• EXERCISE:
Write out all the records exactly, and keep any images out.

[Short descriptive text snippets]
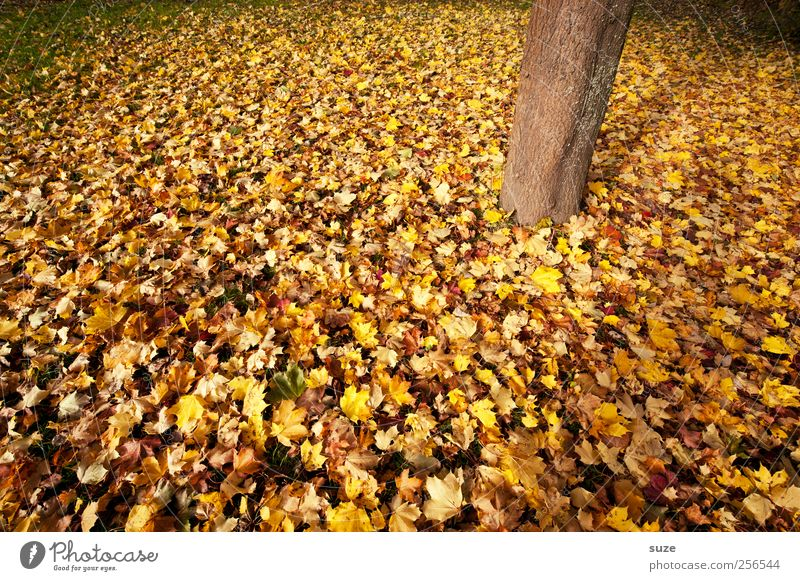 wooden foot Environment Nature Plant Autumn Climate Weather Beautiful weather Tree Tree trunk Authentic Autumnal Autumn leaves Autumnal colours Early fall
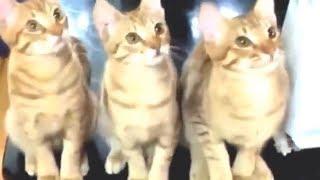 Смешные кошки приколы про кошек и котов 2017 - FUNNY BOB TV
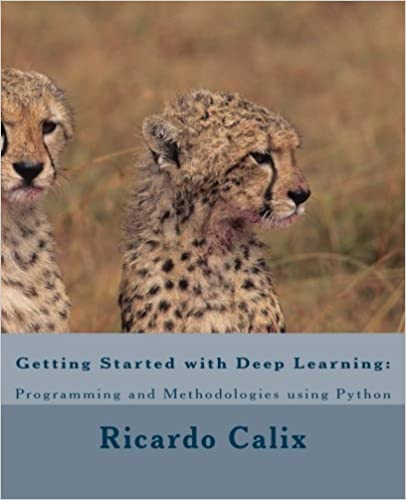 Getting Started with Deep Learning: Programming and Methodologies using Python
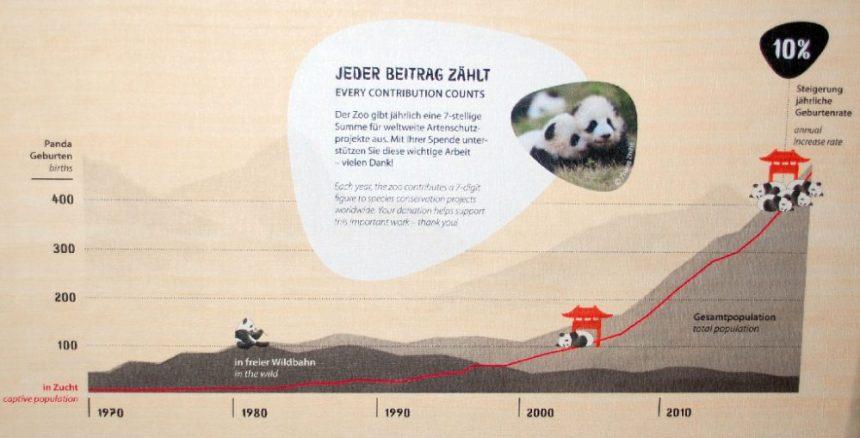 Geburtenrate der Großen Panda - Tafel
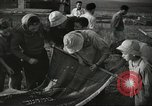 Image of Kibbutz Israel, 1956, second 20 stock footage video 65675061324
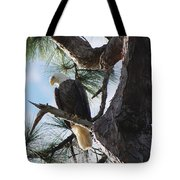 Bald Eagles Eye View Tote Bag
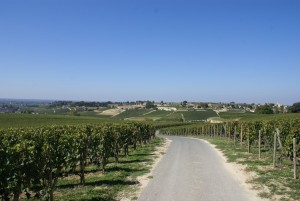 Backroad in the vineyards during a Wine tour Saint Emilion
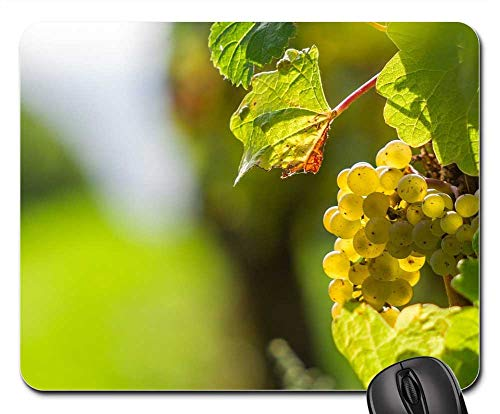 - Mouse Pad - Grape Vine Grapevine Berry Green Grapes Hell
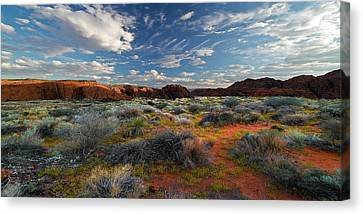 Snow Canyon Evening Glow Canvas Print by William Gillam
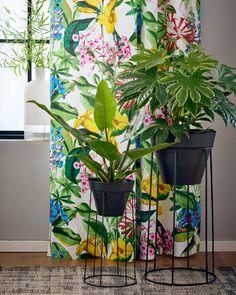 Galen i grönska! Blommor gör att ditt hem känns levande och gömmer tråkiga väggar och hörn. DOLORES gardin LAGAN kruka och krukställ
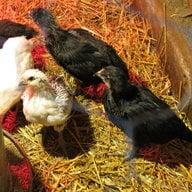 Chickann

• ANSWER BOX:
 wooden foot Environment Nature Plant Autumn Climate Weather Beautiful weather Tree Tree trunk Authentic Autumnal Autumn leaves Autumnal colours Early fall
 Смешные кошки приколы про кошек и котов 2017 - FUNNY BOB TV
 Getting Started with Deep Learning: Programming and Methodologies using Python
 Geburtenrate der Großen Panda - Tafel
 Image of Kibbutz Israel, 1956, second 20 stock footage video 65675061324
 Bald Eagles Eye View Tote Bag
 Backroad in the vineyards during a Wine tour Saint Emilion
 - Mouse Pad - Grape Vine Grapevine Berry Green Grapes Hell
 Snow Canyon Evening Glow Canvas Print by William Gillam
 Galen i grönska! Blommor gör att ditt hem känns levande och gömmer tråkiga väggar och hörn. DOLORES gardin LAGAN kruka och krukställ
 Chickann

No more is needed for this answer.